I now have 3 shares.

The number of shares has gone down. It’s not asking if the VM’s get more resources, if the utilized resources go up or down, it is only asking if the number of shares goes up or down.

9. moors says:

I guess it means like this

RP-01 (Resource pool) contains 2000 shares from VM1 (500 shares) and VM2 (1500 shares)
after power off VM1
RP-01 contains 1500 shares from VM2
So the total number of shares decreases

10. Qvu says:

B is correct.
Suppose that there are 3 VMs each with 1000 shares/each so the total shares for all VMs 3000 shares. Shutdown 1 VM, now you have 2 VMs with 1000 shares/each so the total shares for all VMs is 2000.

11. Bozo says:

Do you know what share is?

Share is a number used to benefit an resource like CPM,MEMORY,DISK in CASE of CONTENTION.

CONTENTION mean when two or more VMs are in dramatical fighting for the same physical resource on host.

A root level resource pool represent 100% of the host capacity minus the overhead.

Where you can see a RUNTIME number of share utilization of an resource pool?

You can see a % of shares usage by a VM inside a pool.

A % of shares will decide which VM will get more CPU time.

So if your poweroff a VM inside a resource pool:

A pool with 1000 shares with 04 vms:

01 VM represents 25% of the pool and NOT 250 shares, EQUIVALENT 250 shares.

If you poweroff one VM, 1000 shares will be divided by 03 VMS

So 1000/03 is: 33.33

33.33 is bigger than 25.00

This mens that who made this stupid question dont know what share is in fact.

In case of death I will píck C, C is more correct.

12. Budzi says:

Maybe I am wrong but I think that every VM has an unlimited amount of shares. When you take the number of shares of a single VM in the resource pool and then divide it by the number of shares for all the powered VMs in the pool, you get the amount of resources that are assigned to the VM. So the question that asks for the available number of shares to the VM’s is confusing to me.

For an example, let’s say that I have a resource pool and in it I have 4 VM’s that have 1000 CPU shares each (and they all have a constant need to run something on the CPU i.e. contention). If I have one CPU they will all get 1/4 of processor time (1000/4000). Then I edit properties for VM 1 and I set it to have 50000 shares. Now I have:
VM 1 – 50000 shares
VM 2 – 1000 shares
VM 3 – 1000 shares
VM 4 – 1000 shares

In total I have 53000 shares, when just a second ago I had a total of 4000 shares. Where did this 49000 shares came from?
If understand this shares thing correctly, if I power off the VM 1 the total number of shares that determine how the resources will be distributed is decreased (it will be 3000 and every remaining VM will get 1/3 of processor time). However, the total number ov AVAILABLE shares to any VM (or child pool) is unlimited (I can now edit properties of VM 2 and give it 1000000 shares).

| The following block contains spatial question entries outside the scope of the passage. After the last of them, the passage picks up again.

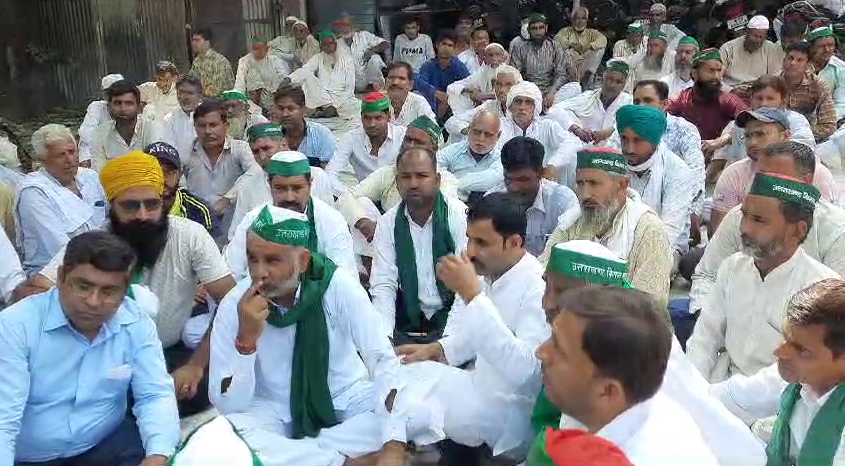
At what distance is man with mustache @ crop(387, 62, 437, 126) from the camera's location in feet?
23.2

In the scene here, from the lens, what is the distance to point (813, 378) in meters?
2.10

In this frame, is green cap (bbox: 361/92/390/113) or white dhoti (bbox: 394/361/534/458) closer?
white dhoti (bbox: 394/361/534/458)

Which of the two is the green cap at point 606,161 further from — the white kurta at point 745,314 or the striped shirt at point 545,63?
the striped shirt at point 545,63

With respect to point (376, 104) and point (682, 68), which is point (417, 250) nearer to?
point (376, 104)

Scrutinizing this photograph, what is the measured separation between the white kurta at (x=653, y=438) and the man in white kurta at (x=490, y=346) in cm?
93

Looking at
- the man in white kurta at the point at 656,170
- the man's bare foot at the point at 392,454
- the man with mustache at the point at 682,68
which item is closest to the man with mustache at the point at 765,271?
the man's bare foot at the point at 392,454

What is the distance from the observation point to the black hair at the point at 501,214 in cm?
295

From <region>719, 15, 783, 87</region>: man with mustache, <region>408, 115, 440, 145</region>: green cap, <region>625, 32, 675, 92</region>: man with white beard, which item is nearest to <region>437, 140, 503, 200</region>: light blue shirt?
<region>408, 115, 440, 145</region>: green cap

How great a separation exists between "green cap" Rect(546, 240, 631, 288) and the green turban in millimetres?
2220

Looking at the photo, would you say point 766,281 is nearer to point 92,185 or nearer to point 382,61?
point 92,185

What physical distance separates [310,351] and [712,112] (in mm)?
4859

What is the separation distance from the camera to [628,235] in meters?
3.51

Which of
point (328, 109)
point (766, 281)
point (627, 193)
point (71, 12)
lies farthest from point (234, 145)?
point (71, 12)

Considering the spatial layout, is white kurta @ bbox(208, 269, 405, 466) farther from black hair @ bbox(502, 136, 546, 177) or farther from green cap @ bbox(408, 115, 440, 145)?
green cap @ bbox(408, 115, 440, 145)
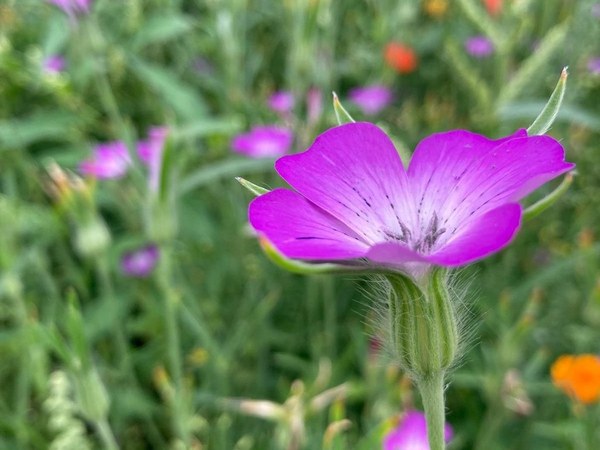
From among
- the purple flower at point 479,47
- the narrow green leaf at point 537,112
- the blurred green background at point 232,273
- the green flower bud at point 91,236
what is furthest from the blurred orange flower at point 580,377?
the purple flower at point 479,47

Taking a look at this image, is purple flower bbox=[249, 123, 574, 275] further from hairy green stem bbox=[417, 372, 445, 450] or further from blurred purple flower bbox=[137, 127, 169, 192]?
blurred purple flower bbox=[137, 127, 169, 192]

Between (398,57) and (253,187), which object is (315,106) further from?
(253,187)

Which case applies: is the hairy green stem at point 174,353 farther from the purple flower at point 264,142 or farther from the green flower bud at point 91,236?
the purple flower at point 264,142

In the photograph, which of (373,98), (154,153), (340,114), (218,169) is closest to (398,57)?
(373,98)

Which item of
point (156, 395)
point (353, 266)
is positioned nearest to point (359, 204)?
point (353, 266)

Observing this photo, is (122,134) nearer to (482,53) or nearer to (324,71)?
(324,71)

Sorry if I made any bad assumptions in my reply, I’m still learning about VMware and just wanted to share my thoughts on this matter.

13. GWE says:
14. Chris says:

For reference to this question. Although it is talking about removal or deletion from the resource pool, it effectively would be the same.

http://bit.ly/11PV5AO

15. marin says:

This is from my vmware course ” When you delete or power off a virtual machine, fewer total shares remain, so the surviving virtual machines get more access.”
I think that this answers mine and yours questions – answer B.

16. acslater1 says:

Total number of shares “available to the children” seems to be the key phrase I think. Since total resource pool shares are not directly available to children and are only used to determine the resources available to the share.

Each child VM is assigned a share value to contend with inside of the resource pool. If the resource pool is set to high 8000 shares and there are 4 VMs within the pool each with 1000 shares assigned individually then each VM gets 25% of the total resource pool allocation of resources.

When one VM is removed, then the 1000 shares assigned to the VM goes with it therefore knocking the total amount within the resource pool down to 3000 total. But in turn, each VM now gets approximately 33% of the resources allocated to the pool. Increasing the percentage share.

Like nearly all VMWare questions, this one is so poorly worded it’s difficult to know what it’s asking. But if it is asking about the total shares of the resource pool and not the children within the pool, then yeah, “A” seems to be correct. But overall I think “B” is correct…mostly.